Jimmy Maxwell
Jimmy Maxwell
Jimmy Maxwell
He is the father of Brandon Maxwell, who committed Second degree murder at the age of 18 and resides at 3200 S.W. Kings Highway Cimarron Correctional Facility. [12] [10] [3]
Background
The patriarchal of the prominent Maxwell prison family, he was a ranking member at the highest level of Oklahoma’s A.B., the Universal/United Aryan Brotherhood.
Though he retired his patch in 2012 after he got saved, he did so with honor and the blessing of those who love and are loyal to him, and still remains an extremely respected and influential member of the prison community on the State and Federal levels.
He appears on shows such as MSNBC’s Lock Up, Discovery's I Almost Got Away With It and the many news accounts of his daring exploits in and out of prison. The survivor of 5 different riots, he has escaped incarceration on multiple occasions from prison, jail and reform schools, as well as evading capture from the U.S. Marshals and the States Violent Crimes Fugitive Task Force for months on end. He’s narrowly avoided apprehension and death time and again… from which he now writes Book and stories.
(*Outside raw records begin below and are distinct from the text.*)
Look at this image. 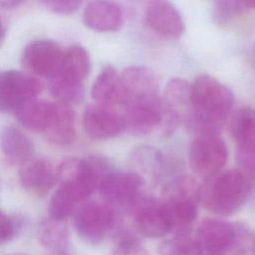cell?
Listing matches in <instances>:
<instances>
[{
	"label": "cell",
	"mask_w": 255,
	"mask_h": 255,
	"mask_svg": "<svg viewBox=\"0 0 255 255\" xmlns=\"http://www.w3.org/2000/svg\"><path fill=\"white\" fill-rule=\"evenodd\" d=\"M205 255H223V254H205Z\"/></svg>",
	"instance_id": "cell-37"
},
{
	"label": "cell",
	"mask_w": 255,
	"mask_h": 255,
	"mask_svg": "<svg viewBox=\"0 0 255 255\" xmlns=\"http://www.w3.org/2000/svg\"><path fill=\"white\" fill-rule=\"evenodd\" d=\"M123 10L118 3L111 1L90 2L83 13L84 24L97 32H112L123 25Z\"/></svg>",
	"instance_id": "cell-20"
},
{
	"label": "cell",
	"mask_w": 255,
	"mask_h": 255,
	"mask_svg": "<svg viewBox=\"0 0 255 255\" xmlns=\"http://www.w3.org/2000/svg\"><path fill=\"white\" fill-rule=\"evenodd\" d=\"M191 84L184 79L173 78L165 86L161 99L162 120L160 126L165 134L171 133L181 123H185L190 113Z\"/></svg>",
	"instance_id": "cell-9"
},
{
	"label": "cell",
	"mask_w": 255,
	"mask_h": 255,
	"mask_svg": "<svg viewBox=\"0 0 255 255\" xmlns=\"http://www.w3.org/2000/svg\"><path fill=\"white\" fill-rule=\"evenodd\" d=\"M76 118L70 105L50 103L49 115L44 129L47 139L58 146H69L76 138Z\"/></svg>",
	"instance_id": "cell-17"
},
{
	"label": "cell",
	"mask_w": 255,
	"mask_h": 255,
	"mask_svg": "<svg viewBox=\"0 0 255 255\" xmlns=\"http://www.w3.org/2000/svg\"><path fill=\"white\" fill-rule=\"evenodd\" d=\"M50 103L33 99L19 106L14 114L18 122L27 129L35 132H44L46 128Z\"/></svg>",
	"instance_id": "cell-24"
},
{
	"label": "cell",
	"mask_w": 255,
	"mask_h": 255,
	"mask_svg": "<svg viewBox=\"0 0 255 255\" xmlns=\"http://www.w3.org/2000/svg\"><path fill=\"white\" fill-rule=\"evenodd\" d=\"M48 89L57 102L63 104H77L84 98L83 83L73 81L58 72L48 79Z\"/></svg>",
	"instance_id": "cell-25"
},
{
	"label": "cell",
	"mask_w": 255,
	"mask_h": 255,
	"mask_svg": "<svg viewBox=\"0 0 255 255\" xmlns=\"http://www.w3.org/2000/svg\"><path fill=\"white\" fill-rule=\"evenodd\" d=\"M251 59H252L253 66H254V68H255V44L253 45L252 50H251Z\"/></svg>",
	"instance_id": "cell-35"
},
{
	"label": "cell",
	"mask_w": 255,
	"mask_h": 255,
	"mask_svg": "<svg viewBox=\"0 0 255 255\" xmlns=\"http://www.w3.org/2000/svg\"><path fill=\"white\" fill-rule=\"evenodd\" d=\"M194 238L206 254L224 255L236 247L238 228L221 219L206 218L197 227Z\"/></svg>",
	"instance_id": "cell-12"
},
{
	"label": "cell",
	"mask_w": 255,
	"mask_h": 255,
	"mask_svg": "<svg viewBox=\"0 0 255 255\" xmlns=\"http://www.w3.org/2000/svg\"><path fill=\"white\" fill-rule=\"evenodd\" d=\"M247 4H248V6L250 7V9H251V8L255 9V0H252V1H247Z\"/></svg>",
	"instance_id": "cell-36"
},
{
	"label": "cell",
	"mask_w": 255,
	"mask_h": 255,
	"mask_svg": "<svg viewBox=\"0 0 255 255\" xmlns=\"http://www.w3.org/2000/svg\"><path fill=\"white\" fill-rule=\"evenodd\" d=\"M5 37H6V26L2 18L0 17V46L3 43Z\"/></svg>",
	"instance_id": "cell-34"
},
{
	"label": "cell",
	"mask_w": 255,
	"mask_h": 255,
	"mask_svg": "<svg viewBox=\"0 0 255 255\" xmlns=\"http://www.w3.org/2000/svg\"><path fill=\"white\" fill-rule=\"evenodd\" d=\"M42 4L50 11L61 14V15H69L76 12L82 2L74 1V0H52V1H43Z\"/></svg>",
	"instance_id": "cell-31"
},
{
	"label": "cell",
	"mask_w": 255,
	"mask_h": 255,
	"mask_svg": "<svg viewBox=\"0 0 255 255\" xmlns=\"http://www.w3.org/2000/svg\"><path fill=\"white\" fill-rule=\"evenodd\" d=\"M123 115L125 129L131 134L142 135L159 127L162 120L161 99L158 96L129 98Z\"/></svg>",
	"instance_id": "cell-7"
},
{
	"label": "cell",
	"mask_w": 255,
	"mask_h": 255,
	"mask_svg": "<svg viewBox=\"0 0 255 255\" xmlns=\"http://www.w3.org/2000/svg\"><path fill=\"white\" fill-rule=\"evenodd\" d=\"M91 70V59L81 45H72L63 51L62 60L56 72L79 83H84Z\"/></svg>",
	"instance_id": "cell-23"
},
{
	"label": "cell",
	"mask_w": 255,
	"mask_h": 255,
	"mask_svg": "<svg viewBox=\"0 0 255 255\" xmlns=\"http://www.w3.org/2000/svg\"><path fill=\"white\" fill-rule=\"evenodd\" d=\"M92 98L95 104L117 109L125 107L127 91L122 75L112 66H106L93 84Z\"/></svg>",
	"instance_id": "cell-18"
},
{
	"label": "cell",
	"mask_w": 255,
	"mask_h": 255,
	"mask_svg": "<svg viewBox=\"0 0 255 255\" xmlns=\"http://www.w3.org/2000/svg\"><path fill=\"white\" fill-rule=\"evenodd\" d=\"M144 179L138 173L112 170L103 178L98 190L104 202L114 210H131L141 197Z\"/></svg>",
	"instance_id": "cell-4"
},
{
	"label": "cell",
	"mask_w": 255,
	"mask_h": 255,
	"mask_svg": "<svg viewBox=\"0 0 255 255\" xmlns=\"http://www.w3.org/2000/svg\"><path fill=\"white\" fill-rule=\"evenodd\" d=\"M83 127L87 135L96 140L115 137L125 129L122 114L114 108L98 104L86 109Z\"/></svg>",
	"instance_id": "cell-14"
},
{
	"label": "cell",
	"mask_w": 255,
	"mask_h": 255,
	"mask_svg": "<svg viewBox=\"0 0 255 255\" xmlns=\"http://www.w3.org/2000/svg\"><path fill=\"white\" fill-rule=\"evenodd\" d=\"M115 223V210L105 202L91 201L77 208L74 226L78 235L87 243L102 242Z\"/></svg>",
	"instance_id": "cell-6"
},
{
	"label": "cell",
	"mask_w": 255,
	"mask_h": 255,
	"mask_svg": "<svg viewBox=\"0 0 255 255\" xmlns=\"http://www.w3.org/2000/svg\"><path fill=\"white\" fill-rule=\"evenodd\" d=\"M42 85L30 74L20 71L0 72V112H14L22 104L37 99Z\"/></svg>",
	"instance_id": "cell-8"
},
{
	"label": "cell",
	"mask_w": 255,
	"mask_h": 255,
	"mask_svg": "<svg viewBox=\"0 0 255 255\" xmlns=\"http://www.w3.org/2000/svg\"><path fill=\"white\" fill-rule=\"evenodd\" d=\"M112 255H149V252L135 235L124 232L115 243Z\"/></svg>",
	"instance_id": "cell-30"
},
{
	"label": "cell",
	"mask_w": 255,
	"mask_h": 255,
	"mask_svg": "<svg viewBox=\"0 0 255 255\" xmlns=\"http://www.w3.org/2000/svg\"><path fill=\"white\" fill-rule=\"evenodd\" d=\"M0 148L6 160L13 165H24L34 154L33 141L15 126H6L1 129Z\"/></svg>",
	"instance_id": "cell-21"
},
{
	"label": "cell",
	"mask_w": 255,
	"mask_h": 255,
	"mask_svg": "<svg viewBox=\"0 0 255 255\" xmlns=\"http://www.w3.org/2000/svg\"><path fill=\"white\" fill-rule=\"evenodd\" d=\"M58 166L46 158H32L19 170V182L28 192L44 196L59 181Z\"/></svg>",
	"instance_id": "cell-16"
},
{
	"label": "cell",
	"mask_w": 255,
	"mask_h": 255,
	"mask_svg": "<svg viewBox=\"0 0 255 255\" xmlns=\"http://www.w3.org/2000/svg\"><path fill=\"white\" fill-rule=\"evenodd\" d=\"M14 231L15 227L13 221L0 209V244L11 240Z\"/></svg>",
	"instance_id": "cell-32"
},
{
	"label": "cell",
	"mask_w": 255,
	"mask_h": 255,
	"mask_svg": "<svg viewBox=\"0 0 255 255\" xmlns=\"http://www.w3.org/2000/svg\"><path fill=\"white\" fill-rule=\"evenodd\" d=\"M228 149L216 134H199L189 148V164L192 171L206 179L218 174L225 165Z\"/></svg>",
	"instance_id": "cell-5"
},
{
	"label": "cell",
	"mask_w": 255,
	"mask_h": 255,
	"mask_svg": "<svg viewBox=\"0 0 255 255\" xmlns=\"http://www.w3.org/2000/svg\"><path fill=\"white\" fill-rule=\"evenodd\" d=\"M121 75L127 91V101L136 96H158L159 81L151 69L134 65L126 68Z\"/></svg>",
	"instance_id": "cell-22"
},
{
	"label": "cell",
	"mask_w": 255,
	"mask_h": 255,
	"mask_svg": "<svg viewBox=\"0 0 255 255\" xmlns=\"http://www.w3.org/2000/svg\"><path fill=\"white\" fill-rule=\"evenodd\" d=\"M200 187L191 176H180L163 191V202L173 234H189L198 214Z\"/></svg>",
	"instance_id": "cell-3"
},
{
	"label": "cell",
	"mask_w": 255,
	"mask_h": 255,
	"mask_svg": "<svg viewBox=\"0 0 255 255\" xmlns=\"http://www.w3.org/2000/svg\"><path fill=\"white\" fill-rule=\"evenodd\" d=\"M147 26L157 35L176 39L184 31V21L179 10L167 1H152L145 8Z\"/></svg>",
	"instance_id": "cell-15"
},
{
	"label": "cell",
	"mask_w": 255,
	"mask_h": 255,
	"mask_svg": "<svg viewBox=\"0 0 255 255\" xmlns=\"http://www.w3.org/2000/svg\"><path fill=\"white\" fill-rule=\"evenodd\" d=\"M138 231L150 238H158L171 232L167 210L161 200L141 196L131 209Z\"/></svg>",
	"instance_id": "cell-13"
},
{
	"label": "cell",
	"mask_w": 255,
	"mask_h": 255,
	"mask_svg": "<svg viewBox=\"0 0 255 255\" xmlns=\"http://www.w3.org/2000/svg\"><path fill=\"white\" fill-rule=\"evenodd\" d=\"M231 136L236 144L241 170L248 175L255 172V110L244 107L236 111L230 125Z\"/></svg>",
	"instance_id": "cell-10"
},
{
	"label": "cell",
	"mask_w": 255,
	"mask_h": 255,
	"mask_svg": "<svg viewBox=\"0 0 255 255\" xmlns=\"http://www.w3.org/2000/svg\"><path fill=\"white\" fill-rule=\"evenodd\" d=\"M49 203L50 218L64 221L69 217L79 204L83 203L91 195L86 189L70 178H62Z\"/></svg>",
	"instance_id": "cell-19"
},
{
	"label": "cell",
	"mask_w": 255,
	"mask_h": 255,
	"mask_svg": "<svg viewBox=\"0 0 255 255\" xmlns=\"http://www.w3.org/2000/svg\"><path fill=\"white\" fill-rule=\"evenodd\" d=\"M23 1H19V0H5V1H0V6H2L5 9H12L15 7L20 6L21 4H23Z\"/></svg>",
	"instance_id": "cell-33"
},
{
	"label": "cell",
	"mask_w": 255,
	"mask_h": 255,
	"mask_svg": "<svg viewBox=\"0 0 255 255\" xmlns=\"http://www.w3.org/2000/svg\"><path fill=\"white\" fill-rule=\"evenodd\" d=\"M199 200L211 212L231 215L247 201L251 192L250 175L241 169H228L206 179Z\"/></svg>",
	"instance_id": "cell-2"
},
{
	"label": "cell",
	"mask_w": 255,
	"mask_h": 255,
	"mask_svg": "<svg viewBox=\"0 0 255 255\" xmlns=\"http://www.w3.org/2000/svg\"><path fill=\"white\" fill-rule=\"evenodd\" d=\"M161 255H204L201 247L189 234H173L160 245Z\"/></svg>",
	"instance_id": "cell-27"
},
{
	"label": "cell",
	"mask_w": 255,
	"mask_h": 255,
	"mask_svg": "<svg viewBox=\"0 0 255 255\" xmlns=\"http://www.w3.org/2000/svg\"><path fill=\"white\" fill-rule=\"evenodd\" d=\"M249 9L250 7L248 6L247 1H217L213 5L212 17L214 22L218 25L226 26L240 15L246 13Z\"/></svg>",
	"instance_id": "cell-29"
},
{
	"label": "cell",
	"mask_w": 255,
	"mask_h": 255,
	"mask_svg": "<svg viewBox=\"0 0 255 255\" xmlns=\"http://www.w3.org/2000/svg\"><path fill=\"white\" fill-rule=\"evenodd\" d=\"M40 240L52 251L62 250L68 244V229L63 221L50 218L41 224Z\"/></svg>",
	"instance_id": "cell-26"
},
{
	"label": "cell",
	"mask_w": 255,
	"mask_h": 255,
	"mask_svg": "<svg viewBox=\"0 0 255 255\" xmlns=\"http://www.w3.org/2000/svg\"><path fill=\"white\" fill-rule=\"evenodd\" d=\"M234 104L228 87L208 76L197 77L190 87V113L186 125L200 134H215Z\"/></svg>",
	"instance_id": "cell-1"
},
{
	"label": "cell",
	"mask_w": 255,
	"mask_h": 255,
	"mask_svg": "<svg viewBox=\"0 0 255 255\" xmlns=\"http://www.w3.org/2000/svg\"><path fill=\"white\" fill-rule=\"evenodd\" d=\"M62 56L63 50L56 42L39 39L25 47L21 63L30 75L49 79L59 68Z\"/></svg>",
	"instance_id": "cell-11"
},
{
	"label": "cell",
	"mask_w": 255,
	"mask_h": 255,
	"mask_svg": "<svg viewBox=\"0 0 255 255\" xmlns=\"http://www.w3.org/2000/svg\"><path fill=\"white\" fill-rule=\"evenodd\" d=\"M133 160L143 172L152 177L160 176L164 168V158L162 154L151 146H140L133 152Z\"/></svg>",
	"instance_id": "cell-28"
},
{
	"label": "cell",
	"mask_w": 255,
	"mask_h": 255,
	"mask_svg": "<svg viewBox=\"0 0 255 255\" xmlns=\"http://www.w3.org/2000/svg\"><path fill=\"white\" fill-rule=\"evenodd\" d=\"M17 255H24V254H17Z\"/></svg>",
	"instance_id": "cell-38"
}]
</instances>
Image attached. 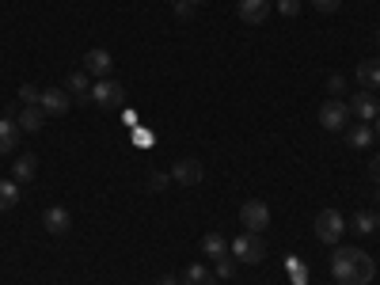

Jimmy Maxwell is a deep and introspective thinker who looks back on his lifetime with many regrets.
He says that no matter what good or nice things may be said about him, a man’s claim to fame, should not be all about the wrong he has done, harm he has caused, or how good a convict he has been.
From the deepest part of him Jimmy would like to go back and change his wrongs to right, turning right instead of left on many of the paths he has traveled… leaving him to have been a free, hard-working, honest, loving, devoted father and husband, son and brother.
He wishes he’d not only raised his kids to be true to themselves, but to the Lord and the Community also, leaving them happy, free and productive.
His sense of failure in his paternal guidance, from which he fears several of his kids have had drug and legal problems themselves.
As well as, the wreck he has made of his own life, is an underlying current which seems to keep Jimmy grounded and humble as we pick up his stories.
He puts a good face to the adage that no matter who we are or where we come from, we can always choose to make the most of things, to change the negatives into positives.
We can be different better people to ourselves and to one another if we decide too.
Life is not over until it’s over and there is help in heaven if we ask.
He hopes at the end of the day to be an inspiration of change to others who may think there is no hope for themselves… that believe they have screwed things up beyond repair.
Whether they have been in trouble with the law or not, we all make mistakes.
Though we have to live with and deal with the consequences for the things we have done, we can rebuild ourselves from the inside out.